Justice Alice Yorke-Soo Hon.
IT is a strange irony that Parliament, in passing the Dangerous Drugs (Amendment) Act of 2019, exempted possession of 30 grammes or less of marijuana found on school premises, two Appeal Court judges observed in a passing note in an appeal by the Director of Public Prosecutions (DPP) involving a schoolboy.
The judges made the comment on the legislation, which was hailed at the time for decriminalising the offence of possession of small amounts of marijuana, as they upheld the DPP’s appeal.
Justices of Appeal Alice Yorke-Soo Hon, Gregory Smith and Mira Dean-Armorer said the amended legislation not only decriminalised small amounts of marijuana but also changed the charge of trafficking as it related to possession on school premises or 500 metres in proximity.

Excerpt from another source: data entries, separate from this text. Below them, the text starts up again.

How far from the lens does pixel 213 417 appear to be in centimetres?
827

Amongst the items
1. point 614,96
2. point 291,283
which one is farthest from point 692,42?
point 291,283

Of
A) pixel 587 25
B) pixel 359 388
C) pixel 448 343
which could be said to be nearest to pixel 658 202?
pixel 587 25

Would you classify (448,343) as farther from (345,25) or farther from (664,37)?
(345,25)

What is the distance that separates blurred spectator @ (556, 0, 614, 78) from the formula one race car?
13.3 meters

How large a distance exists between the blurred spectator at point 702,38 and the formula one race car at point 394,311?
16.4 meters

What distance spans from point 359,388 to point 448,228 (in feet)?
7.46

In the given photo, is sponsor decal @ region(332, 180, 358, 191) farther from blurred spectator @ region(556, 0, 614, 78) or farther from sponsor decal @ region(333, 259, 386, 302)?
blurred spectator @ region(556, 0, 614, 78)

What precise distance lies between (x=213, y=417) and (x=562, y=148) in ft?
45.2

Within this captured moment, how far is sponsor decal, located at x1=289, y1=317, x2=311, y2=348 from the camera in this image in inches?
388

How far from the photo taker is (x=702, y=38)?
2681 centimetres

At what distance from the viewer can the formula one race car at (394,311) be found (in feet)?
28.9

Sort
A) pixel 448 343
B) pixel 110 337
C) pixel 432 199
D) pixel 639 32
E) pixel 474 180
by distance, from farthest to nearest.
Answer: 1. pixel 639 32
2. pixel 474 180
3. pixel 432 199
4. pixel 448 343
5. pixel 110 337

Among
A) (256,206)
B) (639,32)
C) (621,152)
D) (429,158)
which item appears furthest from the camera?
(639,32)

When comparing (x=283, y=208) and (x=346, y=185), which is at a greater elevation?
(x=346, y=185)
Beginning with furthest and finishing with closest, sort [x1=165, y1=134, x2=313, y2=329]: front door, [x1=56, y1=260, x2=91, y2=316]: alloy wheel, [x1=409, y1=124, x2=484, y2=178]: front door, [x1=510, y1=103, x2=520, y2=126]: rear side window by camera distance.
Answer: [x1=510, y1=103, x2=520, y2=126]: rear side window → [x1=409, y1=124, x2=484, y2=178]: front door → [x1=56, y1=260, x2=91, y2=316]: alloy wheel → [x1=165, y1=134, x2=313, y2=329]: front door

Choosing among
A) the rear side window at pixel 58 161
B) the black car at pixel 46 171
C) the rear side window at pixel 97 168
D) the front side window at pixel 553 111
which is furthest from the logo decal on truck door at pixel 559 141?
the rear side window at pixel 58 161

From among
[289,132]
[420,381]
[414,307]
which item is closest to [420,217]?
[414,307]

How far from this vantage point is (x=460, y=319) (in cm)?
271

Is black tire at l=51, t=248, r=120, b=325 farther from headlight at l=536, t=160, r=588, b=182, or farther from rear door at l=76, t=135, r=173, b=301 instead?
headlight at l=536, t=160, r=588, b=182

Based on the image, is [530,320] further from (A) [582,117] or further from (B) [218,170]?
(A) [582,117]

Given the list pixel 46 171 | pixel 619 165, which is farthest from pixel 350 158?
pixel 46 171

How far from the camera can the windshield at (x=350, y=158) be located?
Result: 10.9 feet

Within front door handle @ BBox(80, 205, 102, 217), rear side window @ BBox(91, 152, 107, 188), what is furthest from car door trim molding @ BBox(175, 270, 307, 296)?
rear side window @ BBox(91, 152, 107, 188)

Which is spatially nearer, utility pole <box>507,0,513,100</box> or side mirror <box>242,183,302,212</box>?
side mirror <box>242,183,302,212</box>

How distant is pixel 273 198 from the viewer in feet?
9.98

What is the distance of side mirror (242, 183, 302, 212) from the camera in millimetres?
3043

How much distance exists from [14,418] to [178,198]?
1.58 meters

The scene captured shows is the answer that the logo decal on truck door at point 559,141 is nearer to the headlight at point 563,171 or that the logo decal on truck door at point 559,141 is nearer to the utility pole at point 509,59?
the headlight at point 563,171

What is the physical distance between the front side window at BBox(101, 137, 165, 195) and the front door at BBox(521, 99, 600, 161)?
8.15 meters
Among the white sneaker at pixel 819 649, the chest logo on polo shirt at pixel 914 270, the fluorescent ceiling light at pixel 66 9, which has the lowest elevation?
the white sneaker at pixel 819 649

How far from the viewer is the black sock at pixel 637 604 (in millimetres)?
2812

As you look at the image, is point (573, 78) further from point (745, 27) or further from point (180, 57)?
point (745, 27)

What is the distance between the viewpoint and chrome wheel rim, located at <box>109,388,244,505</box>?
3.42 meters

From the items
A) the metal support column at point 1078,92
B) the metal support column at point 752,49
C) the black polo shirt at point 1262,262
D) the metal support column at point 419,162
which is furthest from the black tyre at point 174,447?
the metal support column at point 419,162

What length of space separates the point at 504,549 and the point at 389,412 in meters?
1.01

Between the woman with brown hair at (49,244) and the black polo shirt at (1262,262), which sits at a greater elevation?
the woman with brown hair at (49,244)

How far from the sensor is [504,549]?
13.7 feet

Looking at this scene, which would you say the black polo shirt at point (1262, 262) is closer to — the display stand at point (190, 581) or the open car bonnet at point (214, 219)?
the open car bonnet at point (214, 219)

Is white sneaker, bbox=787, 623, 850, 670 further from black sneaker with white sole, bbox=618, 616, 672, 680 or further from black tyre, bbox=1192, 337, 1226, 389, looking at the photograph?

“It is a strange irony that Parliament by the new amendment intended to protect children from dangerous drugs, yet persons who are exempted under section 5 (2) (f) (i) for possession of 30 grammes or less if found on school premises, are not committing an offence.
“In our view, this seems to defeat the intention to provide a safe environment for the very young and vulnerable.”
However, they said that was a matter for Parliament to consider. The amended sections catered for tiers of possession: a maximum of 30 grammes on the first tier, above 30-50 on the second tier and above 60-100 in the third.
At the appeal, former assistant DPP Nigel Pilgrim argued that the minor, who was held at a school in Chaguanas with having 46.72 grammes of marijuana, was charged in June 2018 for trafficking and not simple possession.
He argued that the master of the Children Court who discharged the teen in April 2020 was wrong and did so without authority.
Pilgrim argued that the power to discharge under section 5 D (1) related exclusively to cases involving simple possession and was unrelated to cases of possession for trafficking. It was his submission that the minor was held in a school and was captured under the original Dangerous Drugs Act.
He said to interpret section 5D (1) to allow anyone charged with trafficking to apply for a discharge would result “in an absurdity” since it would be excusing behaviour which remains an offence even after the amendment.
Pilgrim contended the intent of Parliament was to decriminalise and retrospectively pardon the possession of small amounts of marijuana for private use, not to excuse possession for the purpose of trafficking.
In their ruling, the judges admitted that if the minor was charged with possession, he would have been eligible to apply for a discharge. However, they said he was charged with trafficking so was not eligible.
“In the circumstances of this case, it made no difference whether the master considered section 5 (7) under the pre-amended law or under the amended law. We do not find that the literal rule produced any ambiguity in relation to section 5 (7) (pre-amended or amended) and section 5 D (1) under the amended law.
“…The words when given their plain meaning are unambiguous. Section 5 D (1) or section 5 D (2) do not provide for persons charged with the offence of possession of cannabis for the purpose of trafficking to apply for a discharge otherwise it would have been expressly stated.”
Yorke-Soo Hon, who delivered the decision, also pointed out that marijuana trafficking carried a term of 10 years on summary conviction and imprisonment for life on indictment while the penalty for simple possession ranged from a fine to imprisonment depending on the nature of the conviction.
“Since trafficking is the more serious offence, it cannot be presumed that Parliament intended to simply discharge persons charged with the more serious offence of trafficking. The clear intention of Parliament is to protect the young and vulnerable from dangerous drugs.”
Attorney Mukiba Louis represented the minor, who was only referred to by his initials in the judgment, at the appeal.